Read the full quote in context here.

Edward Gibbon, in the Decline and Fall of the Roman Empire (1776), describes the dangers of a unified Empire, in comparison to a Europe divided into a number of independent states, where the opponent of tyranny has nowhere to escape:

The slave of Imperial despotism, whether he was condemned to drag his gilded chain in Rome and the senate, or to wear out a life of exile on the barren rock of Seriphus, or the frozen banks of the Danube, expected his fate in silent despair. To resist was fatal, and it was impossible to fly. On every side he was encompassed with a vast extent of sea and land, which he could never hope to traverse without being discovered, seized, and restored to his irritated master.

The full passage from which this quotation was taken can be be viewed below (front page quote in bold):

The division of Europe into a number of independent states, connected, however, with each other, by the general resemblance of religion, language, and manners, is productive of the most beneficial consequences to the liberty of mankind. A modern tyrant, who should find no resistance either in his own breast or in his people, would soon experience a gentle restraint from the example of his equals, the dread of present censure, the advice of his allies, and the apprehension of his enemies. The object of his displeasure, escaping from the narrow limits of his dominions, would easily obtain, in a happier climate, a secure refuge, a new fortune adequate to his merit, the freedom of complaint, and perhaps the means of revenge. But the empire of the Romans filled the world, and, when that empire fell into the hands of a single person, the world became a safe and dreary prison for his enemies. The slave of Imperial despotism, whether he was condemned to drag his gilded chain in Rome and the senate, or to wear out a life of exile on the barren rock of Seriphus, or the frozen banks of the Danube, expected his fate in silent despair. To resist was fatal, and it was impossible to fly. On every side he was encompassed with a vast extent of sea and land, which he could never hope to traverse without being discovered, seized, and restored to his irritated master.
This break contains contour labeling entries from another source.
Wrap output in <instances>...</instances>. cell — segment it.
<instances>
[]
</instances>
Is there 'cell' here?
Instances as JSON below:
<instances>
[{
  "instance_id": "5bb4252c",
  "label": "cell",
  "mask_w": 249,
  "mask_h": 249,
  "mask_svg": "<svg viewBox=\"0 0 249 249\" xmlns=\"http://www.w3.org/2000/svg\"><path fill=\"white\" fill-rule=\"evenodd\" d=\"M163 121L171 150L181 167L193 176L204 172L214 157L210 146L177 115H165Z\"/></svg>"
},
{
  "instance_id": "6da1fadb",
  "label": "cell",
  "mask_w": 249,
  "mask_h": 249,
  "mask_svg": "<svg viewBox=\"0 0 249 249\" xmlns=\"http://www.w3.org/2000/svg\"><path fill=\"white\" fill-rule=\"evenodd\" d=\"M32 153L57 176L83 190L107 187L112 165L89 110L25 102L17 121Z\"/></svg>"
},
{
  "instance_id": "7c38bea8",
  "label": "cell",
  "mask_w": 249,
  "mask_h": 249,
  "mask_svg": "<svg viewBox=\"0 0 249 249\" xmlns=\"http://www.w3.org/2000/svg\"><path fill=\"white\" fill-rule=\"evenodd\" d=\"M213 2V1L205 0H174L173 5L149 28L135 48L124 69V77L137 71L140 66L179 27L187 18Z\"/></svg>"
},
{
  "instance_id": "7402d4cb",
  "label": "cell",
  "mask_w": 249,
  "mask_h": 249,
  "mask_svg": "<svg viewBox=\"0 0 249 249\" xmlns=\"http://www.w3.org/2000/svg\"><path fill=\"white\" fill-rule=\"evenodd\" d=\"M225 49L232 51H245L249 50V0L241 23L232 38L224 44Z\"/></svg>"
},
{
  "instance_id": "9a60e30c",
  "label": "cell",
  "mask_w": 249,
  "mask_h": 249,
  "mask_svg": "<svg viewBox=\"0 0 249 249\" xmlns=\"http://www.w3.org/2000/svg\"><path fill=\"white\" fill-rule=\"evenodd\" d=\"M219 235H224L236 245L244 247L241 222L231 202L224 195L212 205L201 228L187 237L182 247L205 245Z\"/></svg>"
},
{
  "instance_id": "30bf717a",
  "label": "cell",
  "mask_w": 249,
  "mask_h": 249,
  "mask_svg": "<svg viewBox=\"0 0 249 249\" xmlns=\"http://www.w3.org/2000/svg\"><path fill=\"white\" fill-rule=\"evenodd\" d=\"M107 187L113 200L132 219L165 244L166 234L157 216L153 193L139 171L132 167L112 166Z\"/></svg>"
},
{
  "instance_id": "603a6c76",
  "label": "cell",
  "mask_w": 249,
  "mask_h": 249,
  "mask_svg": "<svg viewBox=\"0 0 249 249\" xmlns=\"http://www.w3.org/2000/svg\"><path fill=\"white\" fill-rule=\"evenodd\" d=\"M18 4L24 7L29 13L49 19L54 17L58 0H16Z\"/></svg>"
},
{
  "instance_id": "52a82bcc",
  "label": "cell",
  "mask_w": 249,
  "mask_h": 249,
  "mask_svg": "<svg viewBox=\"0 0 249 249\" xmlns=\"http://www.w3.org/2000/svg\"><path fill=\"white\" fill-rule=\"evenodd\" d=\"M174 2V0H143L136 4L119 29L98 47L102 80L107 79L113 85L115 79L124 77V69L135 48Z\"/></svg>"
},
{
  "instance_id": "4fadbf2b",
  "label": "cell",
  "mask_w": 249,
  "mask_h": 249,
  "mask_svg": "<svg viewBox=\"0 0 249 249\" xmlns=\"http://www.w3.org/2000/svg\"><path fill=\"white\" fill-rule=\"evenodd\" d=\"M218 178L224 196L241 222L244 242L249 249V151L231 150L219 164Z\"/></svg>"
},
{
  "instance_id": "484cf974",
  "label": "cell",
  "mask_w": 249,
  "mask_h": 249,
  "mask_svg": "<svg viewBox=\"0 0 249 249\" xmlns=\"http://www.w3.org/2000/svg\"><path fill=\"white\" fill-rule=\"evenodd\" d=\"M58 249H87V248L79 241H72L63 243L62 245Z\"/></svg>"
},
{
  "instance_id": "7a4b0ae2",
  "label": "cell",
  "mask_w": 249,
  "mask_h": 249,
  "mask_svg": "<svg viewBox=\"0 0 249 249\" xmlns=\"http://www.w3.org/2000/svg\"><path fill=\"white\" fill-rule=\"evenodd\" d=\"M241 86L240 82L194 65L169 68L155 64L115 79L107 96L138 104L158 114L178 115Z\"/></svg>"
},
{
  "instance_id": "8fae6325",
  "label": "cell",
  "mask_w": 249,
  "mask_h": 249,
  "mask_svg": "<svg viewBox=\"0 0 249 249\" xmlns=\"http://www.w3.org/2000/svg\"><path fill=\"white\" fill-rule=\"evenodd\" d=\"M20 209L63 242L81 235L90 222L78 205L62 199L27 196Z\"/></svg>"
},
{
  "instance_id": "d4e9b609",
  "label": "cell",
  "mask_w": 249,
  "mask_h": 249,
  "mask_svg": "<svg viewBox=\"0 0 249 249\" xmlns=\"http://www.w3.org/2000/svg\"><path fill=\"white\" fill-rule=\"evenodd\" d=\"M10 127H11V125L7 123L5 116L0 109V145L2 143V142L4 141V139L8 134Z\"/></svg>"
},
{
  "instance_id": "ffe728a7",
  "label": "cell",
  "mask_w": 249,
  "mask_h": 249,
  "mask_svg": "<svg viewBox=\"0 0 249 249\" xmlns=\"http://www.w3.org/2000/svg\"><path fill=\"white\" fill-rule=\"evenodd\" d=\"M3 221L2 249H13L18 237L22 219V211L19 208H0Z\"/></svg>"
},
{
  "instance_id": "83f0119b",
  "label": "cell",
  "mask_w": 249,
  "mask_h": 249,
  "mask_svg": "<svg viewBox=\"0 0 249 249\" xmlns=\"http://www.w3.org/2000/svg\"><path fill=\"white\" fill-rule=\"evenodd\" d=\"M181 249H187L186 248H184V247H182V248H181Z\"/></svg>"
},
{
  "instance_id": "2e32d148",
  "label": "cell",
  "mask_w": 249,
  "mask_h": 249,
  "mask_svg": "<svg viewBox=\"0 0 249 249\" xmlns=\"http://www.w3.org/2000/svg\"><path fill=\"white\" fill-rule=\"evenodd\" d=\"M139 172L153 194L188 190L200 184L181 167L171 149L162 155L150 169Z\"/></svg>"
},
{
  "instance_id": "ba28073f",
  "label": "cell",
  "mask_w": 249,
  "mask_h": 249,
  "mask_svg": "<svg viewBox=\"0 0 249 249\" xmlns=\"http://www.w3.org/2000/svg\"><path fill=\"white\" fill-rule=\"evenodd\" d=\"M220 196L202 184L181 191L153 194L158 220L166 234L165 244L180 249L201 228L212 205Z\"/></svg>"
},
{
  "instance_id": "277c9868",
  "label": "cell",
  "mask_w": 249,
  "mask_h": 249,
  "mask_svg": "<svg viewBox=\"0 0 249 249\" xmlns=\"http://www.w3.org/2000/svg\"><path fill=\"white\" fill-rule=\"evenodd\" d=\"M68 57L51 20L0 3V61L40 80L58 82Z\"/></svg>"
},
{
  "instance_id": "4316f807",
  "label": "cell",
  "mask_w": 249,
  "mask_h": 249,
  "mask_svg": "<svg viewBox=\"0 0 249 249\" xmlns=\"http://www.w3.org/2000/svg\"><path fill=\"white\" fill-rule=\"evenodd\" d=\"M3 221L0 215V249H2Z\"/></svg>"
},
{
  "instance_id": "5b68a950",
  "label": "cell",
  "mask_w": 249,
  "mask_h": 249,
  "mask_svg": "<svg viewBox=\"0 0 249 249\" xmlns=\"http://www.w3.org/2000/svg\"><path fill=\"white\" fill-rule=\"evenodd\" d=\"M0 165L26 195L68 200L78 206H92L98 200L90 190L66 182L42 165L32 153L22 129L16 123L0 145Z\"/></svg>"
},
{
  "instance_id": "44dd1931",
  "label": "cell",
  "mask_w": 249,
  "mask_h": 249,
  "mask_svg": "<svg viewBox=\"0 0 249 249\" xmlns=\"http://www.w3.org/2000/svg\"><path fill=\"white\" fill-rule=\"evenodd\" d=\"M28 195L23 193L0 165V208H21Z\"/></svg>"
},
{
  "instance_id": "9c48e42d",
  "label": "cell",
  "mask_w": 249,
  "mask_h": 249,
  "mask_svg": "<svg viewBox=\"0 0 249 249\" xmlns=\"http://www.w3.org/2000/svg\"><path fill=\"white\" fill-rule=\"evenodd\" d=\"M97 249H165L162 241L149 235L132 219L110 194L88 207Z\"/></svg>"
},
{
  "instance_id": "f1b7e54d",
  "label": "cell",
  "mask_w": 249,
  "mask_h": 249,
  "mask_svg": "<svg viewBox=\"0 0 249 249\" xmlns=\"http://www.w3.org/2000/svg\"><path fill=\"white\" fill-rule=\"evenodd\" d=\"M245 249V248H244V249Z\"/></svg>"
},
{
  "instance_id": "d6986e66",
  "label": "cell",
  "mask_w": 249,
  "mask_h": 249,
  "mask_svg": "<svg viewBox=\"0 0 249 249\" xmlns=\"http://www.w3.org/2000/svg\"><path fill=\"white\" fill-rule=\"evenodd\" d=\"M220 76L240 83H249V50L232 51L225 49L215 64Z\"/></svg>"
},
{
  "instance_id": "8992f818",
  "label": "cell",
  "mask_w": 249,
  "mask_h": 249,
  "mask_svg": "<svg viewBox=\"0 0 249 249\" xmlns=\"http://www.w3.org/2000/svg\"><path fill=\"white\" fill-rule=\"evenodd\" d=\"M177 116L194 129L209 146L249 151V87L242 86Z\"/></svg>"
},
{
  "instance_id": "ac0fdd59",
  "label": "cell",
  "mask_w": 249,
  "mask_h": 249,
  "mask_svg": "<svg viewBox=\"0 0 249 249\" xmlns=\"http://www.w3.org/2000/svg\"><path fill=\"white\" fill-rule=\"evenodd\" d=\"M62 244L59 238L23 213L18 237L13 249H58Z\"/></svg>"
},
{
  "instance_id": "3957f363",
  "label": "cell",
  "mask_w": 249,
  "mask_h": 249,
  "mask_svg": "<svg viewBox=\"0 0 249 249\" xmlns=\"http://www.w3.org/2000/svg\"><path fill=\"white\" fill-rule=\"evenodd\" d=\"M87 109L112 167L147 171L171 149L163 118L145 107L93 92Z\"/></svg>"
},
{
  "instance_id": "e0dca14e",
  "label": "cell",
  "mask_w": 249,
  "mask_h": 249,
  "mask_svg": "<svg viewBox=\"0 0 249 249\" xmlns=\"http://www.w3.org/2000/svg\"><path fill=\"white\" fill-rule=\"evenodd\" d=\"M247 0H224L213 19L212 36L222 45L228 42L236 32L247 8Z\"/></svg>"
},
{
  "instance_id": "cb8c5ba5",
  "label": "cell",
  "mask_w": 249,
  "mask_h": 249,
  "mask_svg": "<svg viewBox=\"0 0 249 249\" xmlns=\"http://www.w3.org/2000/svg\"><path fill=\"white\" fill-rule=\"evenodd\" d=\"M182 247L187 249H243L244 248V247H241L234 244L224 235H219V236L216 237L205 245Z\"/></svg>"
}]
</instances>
Beyond the frontiers, his anxious view could discover nothing, except the ocean, inhospitable deserts, hostile tribes of barbarians, of fierce manners and unknown language, or dependent kings, who would gladly purchase the emperor’s protection by the sacrifice of an obnoxious fugitive. “Wherever you are,” said Cicero to the exiled Marcellus, “remember that you are equally within the power of the conqueror.”